Alle bisherigen Versuche, durch Hormone oder Medikamente eine wirksame
Kontrolle der Samenzellbildung beim Mann zu erreichen, sind sowohl aufgrund der Nebenwirkungen, als auch wegen noch nicht abgeschlossener Forschungen derzeit nicht einsetzbar. Zum jetzigen
Zeitpunkt ist eine effektive Methode zur Unterdrückung der Samenzellbildung durch ein nicht operatives Verfahren in absehbarer Zeit nicht zu erwarten.
Bisher sind mehr als 60 Millionen Männer weltweit sterilisiert worden.
Grundsätzlich hat es sich in Westeuropa durchgesetzt, dass in den ersten Jahren einer Paarbeziehung, solange Kinderwunsch besteht, sich meist die Partnerin um die Verhütung kümmert und zwar in dem Maße
wie es erforderlich ist um die Häufigkeit und Abstände ziwschen den Schwangerschaften zu kontrollieren. Nach Abschluss der Familienplanung, d.h. in Deutschland durchschnittlich nach dem 2. Kind,
übernimmt zunehmend der Mann die Aufgabe der Fertilitätskontrolle in Form einer Vasektomie.
Da durch die Vasektomie nur der Nachschub an Samenzellen unterbrochen wird, sind die
Patienten nach der Operation weiterhin für eine begrenzte Zeit fruchtbar. Erst nach vollständiger Entleerung der Samenleiter (links und rechts der Prostata) tritt Unfruchtbarkeit ein. Bei 2-3 maligem
Geschlechtsverkehr pro Woche, kann man mit dem Eintritt der Unruchtbarkeit nach ca. 8 Wochen rechnen. Sicher ist die Unfruchtbarkeit (Sterilität) jedoch erst nach Untersuchung von mindestens 2
Samenproben (8 und 10 Wochen nach OP). Ergibt eine der beiden Samenproben den Nachweis von lebendigen oder toten Samenzellen, so müssen im Anschluss daran erneut mindestens 2 Samenproben ohne Nachweis
jeglicher Samenzellen, d.h. negativ sein! Es empfiehlt sich zudem nach ca. 1 Jahr eine dritte Samenprobe auf Unfruchtbarkeit untersuchen zu lassen.

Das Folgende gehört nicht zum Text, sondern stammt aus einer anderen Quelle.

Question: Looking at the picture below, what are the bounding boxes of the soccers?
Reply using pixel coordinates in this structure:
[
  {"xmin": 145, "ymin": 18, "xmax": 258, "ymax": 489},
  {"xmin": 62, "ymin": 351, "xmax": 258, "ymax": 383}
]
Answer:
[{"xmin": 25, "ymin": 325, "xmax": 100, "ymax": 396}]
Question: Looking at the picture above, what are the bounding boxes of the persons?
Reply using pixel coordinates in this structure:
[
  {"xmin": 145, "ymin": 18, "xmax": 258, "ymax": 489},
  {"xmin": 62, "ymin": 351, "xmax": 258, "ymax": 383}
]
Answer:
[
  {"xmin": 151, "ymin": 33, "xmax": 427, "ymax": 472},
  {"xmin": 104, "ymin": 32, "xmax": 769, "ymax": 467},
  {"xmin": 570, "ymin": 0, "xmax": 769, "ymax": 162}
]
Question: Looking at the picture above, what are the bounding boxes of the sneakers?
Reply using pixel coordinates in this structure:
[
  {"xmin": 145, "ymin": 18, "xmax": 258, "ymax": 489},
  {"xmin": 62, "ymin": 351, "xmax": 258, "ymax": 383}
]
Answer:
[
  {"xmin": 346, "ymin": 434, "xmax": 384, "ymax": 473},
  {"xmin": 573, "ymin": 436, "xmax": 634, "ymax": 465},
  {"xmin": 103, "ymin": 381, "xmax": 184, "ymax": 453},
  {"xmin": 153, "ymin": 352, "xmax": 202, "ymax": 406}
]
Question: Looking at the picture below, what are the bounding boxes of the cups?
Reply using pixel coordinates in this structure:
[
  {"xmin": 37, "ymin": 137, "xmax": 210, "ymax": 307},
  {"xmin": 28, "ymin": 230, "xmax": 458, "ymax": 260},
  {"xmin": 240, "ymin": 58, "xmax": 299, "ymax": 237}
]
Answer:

Da auch nach der Vasektomie weiterhin eine wenn auch geringe Samenzellproduktion im
Hoden aufrecht erhalten bleibt, besteht grundsätzlich die Möglichkeit einer Wiederherstellungs-Operation. Jedoch ist diese mit einigem Aufwand verbunden. Beide Samenleiterenden werden unter
dem Operationsmikroskop wieder zusammengenäht. In den meisten Fällen kann eine Durchgängigkeit der Samenleiter erreicht werden, allerdings führt der Eingriff in seltenen Fällen trotzdem
nicht zu erneuter Zeugungsfähigkeit, da keine Voraussage gegeben werden kann in welchem Umfang sich die Samenzellproduktion nach Refertilisierung wieder erholt. Ein Grund hierfür könnte die Bildung von
Antikörpern gegen die körpereigenen Spermien sein, auch eine Verklebung der Samenleiterenden ist möglich.
Die von mir in der Praxis durchgeführte Methode der “no-scalpel-vasectomie”
(NSV) führe ich grundsätzlich so durch, daß eine Refertilisierung, falls zu einem späteren Zeitpunkt gewünscht, mit hohen Erfolgschancen möglich sein wird.